Here is a figure showing the simulation and confidence interval of correlation between Life Expectancy and Universal Healthcare Coverage :

![](images/bootstrap.png)

**Update the table again with the bootstrapping confidence intervals, we can see the confidence intervals calculated with two different methods are comparable.**

Feature Pair | Correlation Coefficient | p_value | Confidence Interval | Bootstrapping CI
------------ | ------------- | ------------- | ------------- | -------------
LifeExpectancy / uhcCoverage | 0.883 | 0.0 | (0.846, 0.911) | (0.838, 0.914)
LifeExpectancy / Pharmacists | 0.757 | 0.0 | (0.644, 0.838) | (0.640, 0.835)
LifeExpectancy / Nurses | 0.732 | 0.0 | (0.639, 0.804) | (0.627, 0.812)
LifeExpectancy / Doctors | 0.722 | 0.0 | (0.614, 0.804) | (0.581, 0.824)
LifeExpectancy / Dentists | 0.672 | 0.0 | (0.535, 0.775) | (0.515, 0.786)
LifeExpectancy / HHExpdt10 | 0.302 | 0.161 | (-0.126, 0.635) | (-0.164, 0.718)
LifeExpectancy / HHExpdt25 | 0.085 | 0.701 | (-0.339, 0.48) | (-0.405, 0.543)


### Some more illustrative figures:


**This is the correlation heatmap calculated using Spearman's method.**
![](images/heatmap_update.png)


**Below is the errorbar plot, showing the correlation and its confidence interval.**
![](images/corr_ci.png)

It's generally accepted that, if the correlation coefficient is greater than 0.7, the two samples are strongly correlated. In this figure, the red hexagons to the right of the green line represent strong correlations. You can also see, generally speaking, the higher the correlation, the narrower the confidence interval is. And of course, the confidence interval is also depending on the sample size.

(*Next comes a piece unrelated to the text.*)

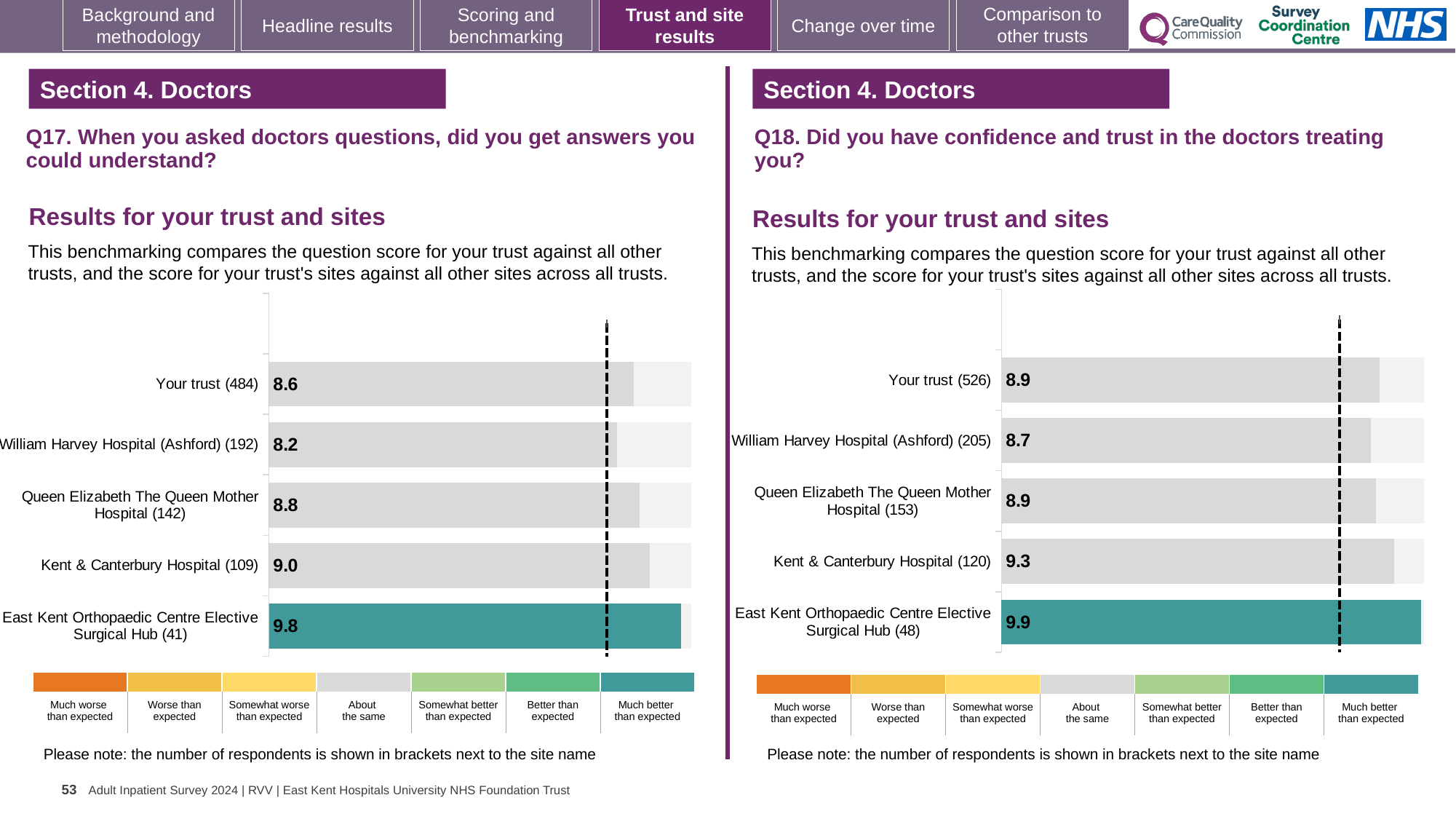
On the Q18 chart (right), what is the score for Kent & Canterbury Hospital (120)? 9.3 On the Q18 chart (right), which site has the highest score? East Kent Orthopaedic Centre Elective Surgical Hub (48) What type of chart is used on the Q18 chart (right)? Bar chart On the Q18 chart (right), what is the difference between the scores for East Kent Orthopaedic Centre Elective Surgical Hub (48) and Your trust (526)? 1.0 On the Q17 chart (left), what is the score for Your trust (484)? 8.6 On the Q17 chart (left), what is the difference between the scores for East Kent Orthopaedic Centre Elective Surgical Hub (41) and William Harvey Hospital (Ashford) (192)? 1.6 On the Q17 chart (left), which site has the highest score? East Kent Orthopaedic Centre Elective Surgical Hub (41) On the Q17 chart (left), what is the score for Kent & Canterbury Hospital (109)? 9.0 On the Q18 chart (right), which is larger: the score for Kent & Canterbury Hospital (120) or the score for Your trust (526)? Kent & Canterbury Hospital (120) On the Q17 chart (left), which site has the lowest score? William Harvey Hospital (Ashford) (192) On the Q17 chart (left), how many bars are plotted? 5 On the Q18 chart (right), what is the score for William Harvey Hospital (Ashford) (205)? 8.7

### Fitting the data points of the most correlated feature pairs, Life Expectancy and Universal Healthcare Coverage:


![](images/scatter_fit.png)

The scatter plot with the fitted line, shows a clear positive correlation. At this point, I am not sure if it is the best fit using the first degree polynomial model. But I am pretty sure we will learn more about this in the coming weeks.

## Future plan

**From the Spearman Correlation Testing, we can see Life Expectancy is mostly correlated to Universal Healthcare Coverage, and to Healthcare Workforce at a lesser degree. A question is: Is it really that the correlation between Life Expectancy and Universal Healthcare Coverage stronger than the others? I may try out the AB testing.**

## Conclusion

### The Life Expectancy is strongly correlated to the Universal Healthcare Coverage and Healthcare Workforce. It is not correlated to the percentage of household income spent on healthcare.